Mülk-hân: Kur’ân’ın Mülk suresini okumakla yükümlü okuyucu kişi. Tebareke-hân’ın müteradifidir.
Müslim-han: Allah katında Peygamberin şefa’atini kazanmak gayesiyle, meşhur hadis eseri Sahih-i Müslim’i okumakla görevlendirilmiş okuyucu kişi.
Mütevelli: Vakfı yönetmekle yükümlü kimseler.
Müvezzî: Tesbit edilmiş zaman ve mekânlarda okumaları için, Kur’an cüzlerini okuyucularına dağıtmak ve toplamakla görevli şahıs.
Müzehhib: Kitap ciltlerini tezhiplemekle ( kenar süsleri ) görevlenderilmiş şahıs.
Na’at-hân: Peygamberin övüldüğü na’at şiirlerini okumakla görevlendirilmiş kişi.
Nakîb: İmaretlerin yönetimiyle görevlendirilmiş kişi.
Nazır: Vakıf mütevellisini teftiş ve vakıf işlerini kontrol etmekle görevlendiren kişi.

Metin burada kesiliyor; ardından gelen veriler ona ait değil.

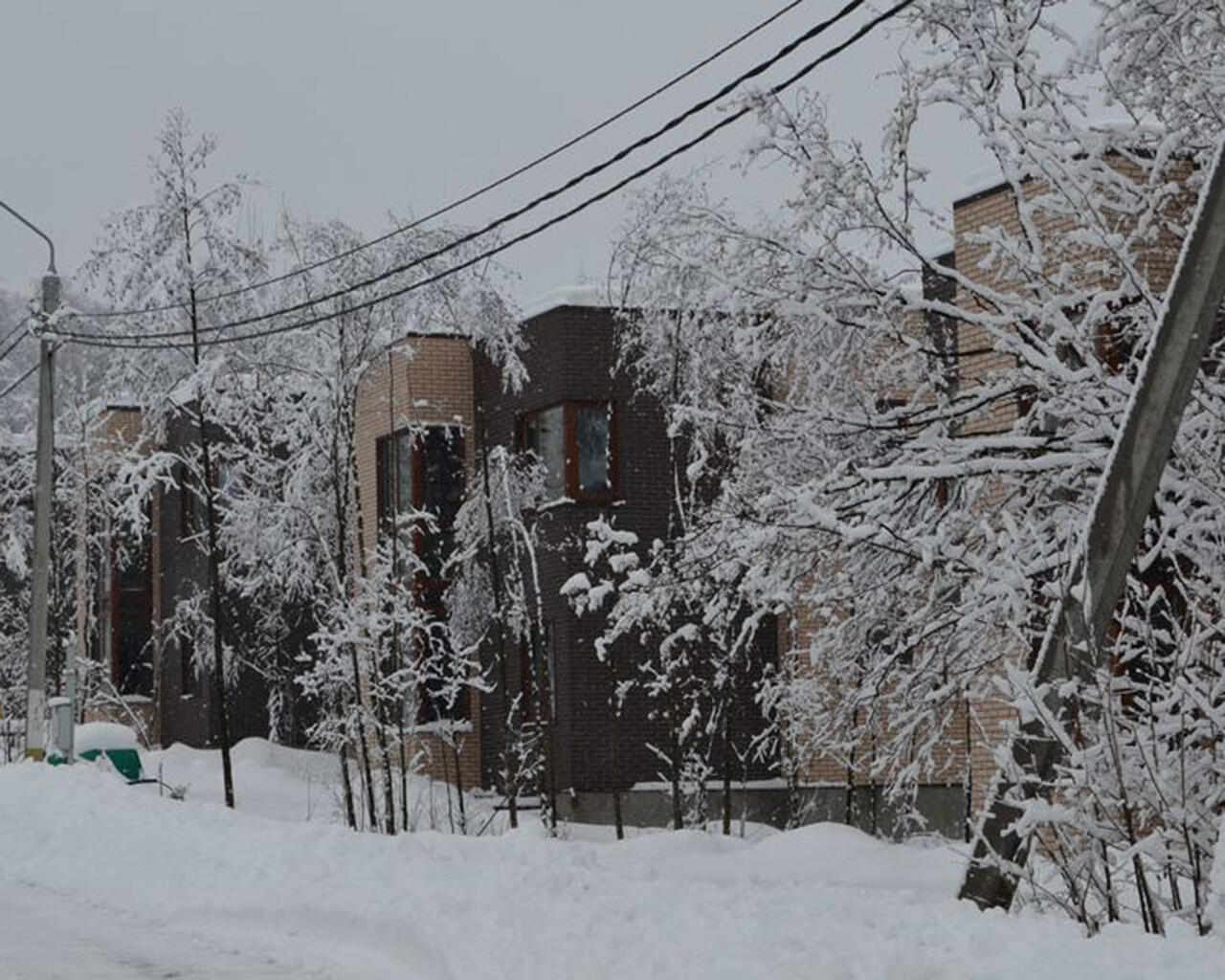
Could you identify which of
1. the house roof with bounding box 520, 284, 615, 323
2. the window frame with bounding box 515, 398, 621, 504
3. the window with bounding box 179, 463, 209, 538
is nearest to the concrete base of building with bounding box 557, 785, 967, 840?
the window frame with bounding box 515, 398, 621, 504

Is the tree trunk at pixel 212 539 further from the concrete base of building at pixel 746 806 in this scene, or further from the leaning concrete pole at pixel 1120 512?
the leaning concrete pole at pixel 1120 512

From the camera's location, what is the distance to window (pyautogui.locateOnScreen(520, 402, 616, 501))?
91.5 feet

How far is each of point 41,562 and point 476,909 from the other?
15309mm

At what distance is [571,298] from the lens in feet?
91.2

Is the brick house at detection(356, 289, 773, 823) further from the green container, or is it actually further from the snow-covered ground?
the snow-covered ground

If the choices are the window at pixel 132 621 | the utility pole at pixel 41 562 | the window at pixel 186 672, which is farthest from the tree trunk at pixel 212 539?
the window at pixel 132 621

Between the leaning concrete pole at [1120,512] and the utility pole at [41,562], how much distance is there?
1733cm

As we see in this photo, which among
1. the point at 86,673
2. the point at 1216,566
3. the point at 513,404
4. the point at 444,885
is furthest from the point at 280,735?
the point at 1216,566

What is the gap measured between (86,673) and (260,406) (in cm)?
1339

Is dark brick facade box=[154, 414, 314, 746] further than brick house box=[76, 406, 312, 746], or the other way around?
brick house box=[76, 406, 312, 746]

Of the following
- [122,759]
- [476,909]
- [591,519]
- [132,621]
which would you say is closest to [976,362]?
[476,909]

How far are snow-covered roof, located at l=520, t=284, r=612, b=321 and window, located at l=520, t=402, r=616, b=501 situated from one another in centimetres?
137

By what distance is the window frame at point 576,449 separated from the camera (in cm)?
2778

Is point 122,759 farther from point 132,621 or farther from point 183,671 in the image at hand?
point 132,621
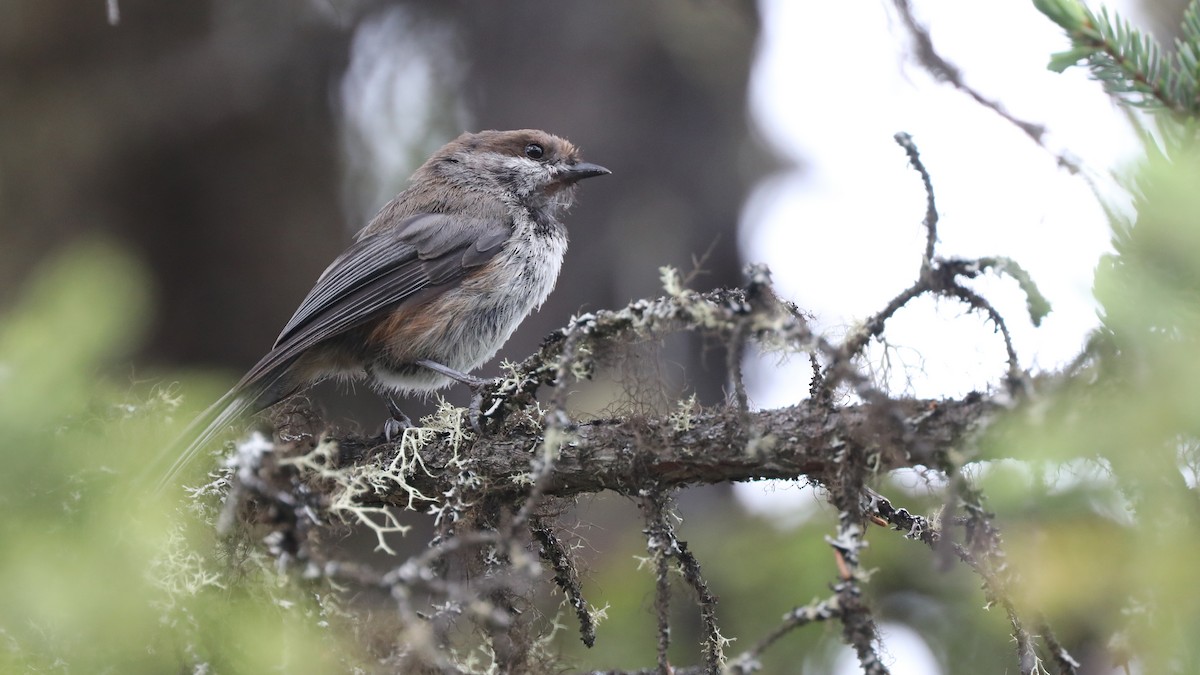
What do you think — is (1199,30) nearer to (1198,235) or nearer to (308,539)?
(1198,235)

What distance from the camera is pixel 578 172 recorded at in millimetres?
5023

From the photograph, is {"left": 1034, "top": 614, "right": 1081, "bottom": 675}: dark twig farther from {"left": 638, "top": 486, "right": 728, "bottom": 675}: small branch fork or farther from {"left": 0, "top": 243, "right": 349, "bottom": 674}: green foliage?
{"left": 0, "top": 243, "right": 349, "bottom": 674}: green foliage

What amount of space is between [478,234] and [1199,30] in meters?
3.24

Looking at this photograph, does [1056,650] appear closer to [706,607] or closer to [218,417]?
[706,607]

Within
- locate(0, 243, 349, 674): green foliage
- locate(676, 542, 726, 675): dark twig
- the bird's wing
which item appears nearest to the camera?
locate(0, 243, 349, 674): green foliage

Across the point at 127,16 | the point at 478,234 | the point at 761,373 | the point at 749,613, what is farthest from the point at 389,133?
the point at 749,613

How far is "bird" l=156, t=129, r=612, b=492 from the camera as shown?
4.19 metres

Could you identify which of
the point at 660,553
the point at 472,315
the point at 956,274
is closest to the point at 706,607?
the point at 660,553

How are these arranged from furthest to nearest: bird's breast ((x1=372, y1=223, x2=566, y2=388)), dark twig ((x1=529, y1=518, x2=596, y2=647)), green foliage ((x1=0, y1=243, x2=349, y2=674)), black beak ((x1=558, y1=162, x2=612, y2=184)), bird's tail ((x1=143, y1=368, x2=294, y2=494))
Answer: black beak ((x1=558, y1=162, x2=612, y2=184))
bird's breast ((x1=372, y1=223, x2=566, y2=388))
dark twig ((x1=529, y1=518, x2=596, y2=647))
bird's tail ((x1=143, y1=368, x2=294, y2=494))
green foliage ((x1=0, y1=243, x2=349, y2=674))

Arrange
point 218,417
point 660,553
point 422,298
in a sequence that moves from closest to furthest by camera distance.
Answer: point 660,553 → point 218,417 → point 422,298

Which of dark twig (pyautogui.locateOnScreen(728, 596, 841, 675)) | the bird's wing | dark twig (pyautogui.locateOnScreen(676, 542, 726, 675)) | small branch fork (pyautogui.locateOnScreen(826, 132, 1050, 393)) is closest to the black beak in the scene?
the bird's wing

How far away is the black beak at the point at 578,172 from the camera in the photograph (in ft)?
16.5

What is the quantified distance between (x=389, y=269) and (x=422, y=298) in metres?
0.20

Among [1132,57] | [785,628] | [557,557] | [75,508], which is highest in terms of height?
[1132,57]
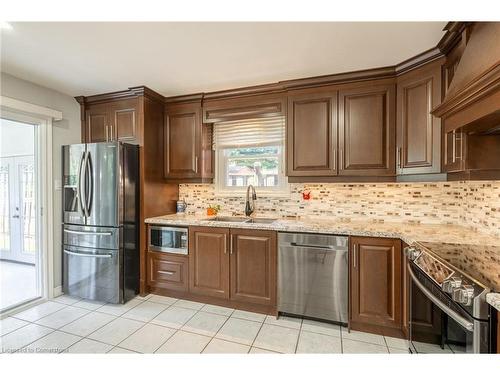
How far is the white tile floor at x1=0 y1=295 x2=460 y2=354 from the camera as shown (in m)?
1.89

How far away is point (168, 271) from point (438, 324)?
239 cm

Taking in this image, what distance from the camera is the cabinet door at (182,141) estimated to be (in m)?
2.96

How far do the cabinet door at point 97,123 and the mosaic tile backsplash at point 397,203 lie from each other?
1.71 m

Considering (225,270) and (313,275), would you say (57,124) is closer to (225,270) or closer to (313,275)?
(225,270)

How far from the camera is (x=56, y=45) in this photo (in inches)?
74.4

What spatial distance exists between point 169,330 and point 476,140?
277cm

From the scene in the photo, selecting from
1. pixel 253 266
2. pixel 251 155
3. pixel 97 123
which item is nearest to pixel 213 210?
pixel 251 155

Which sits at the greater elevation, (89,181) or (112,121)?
(112,121)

Nâzırı cüz-hân: Cüz-hân denilen du’a okuyucularının vazifelerini yapıp yapmadıklarını kontrol etmekle görevli şahıs.
Nâzır-ı kütüphâne: Kütüphanelerin işleyişini kontrol eden görevli müfettiş.
Nakkâd: İmaretlerde pirinç ve buğdayı ayıklamakla görevli kişi, ayıklayıcı
Nakkâd-ı kendûm: 1 .Tahıl elemede kullanılan kalbur yapan esnaf. 2. Vakıf ve imaretlerde buğday eleyen, ayıklayan görevli.
Noktacı: Cüz-hân ve devir-hânları kontrol etmek gayesiyle, her seferinde Kur’an’ın ne kadarının okunduğunu işaret etmekle vazifelendirilmiş şahıs. Söz konusu okuyucuların gözetim ve denetiminden sorumlu şahıs.
Pâsbân-ı dekâkîn: Bazı vakıf dükkanları korunmakla görevli gece bekçisi.
Perdeci: Caminin perdelerini takıp çıkarmak ve muhafaza etmekten sorumlu kişi.
Râh-âbi: Suyu kaynağından şehirlere kadar ulaştıran su yollarının bakımından sorumlu olan görevli.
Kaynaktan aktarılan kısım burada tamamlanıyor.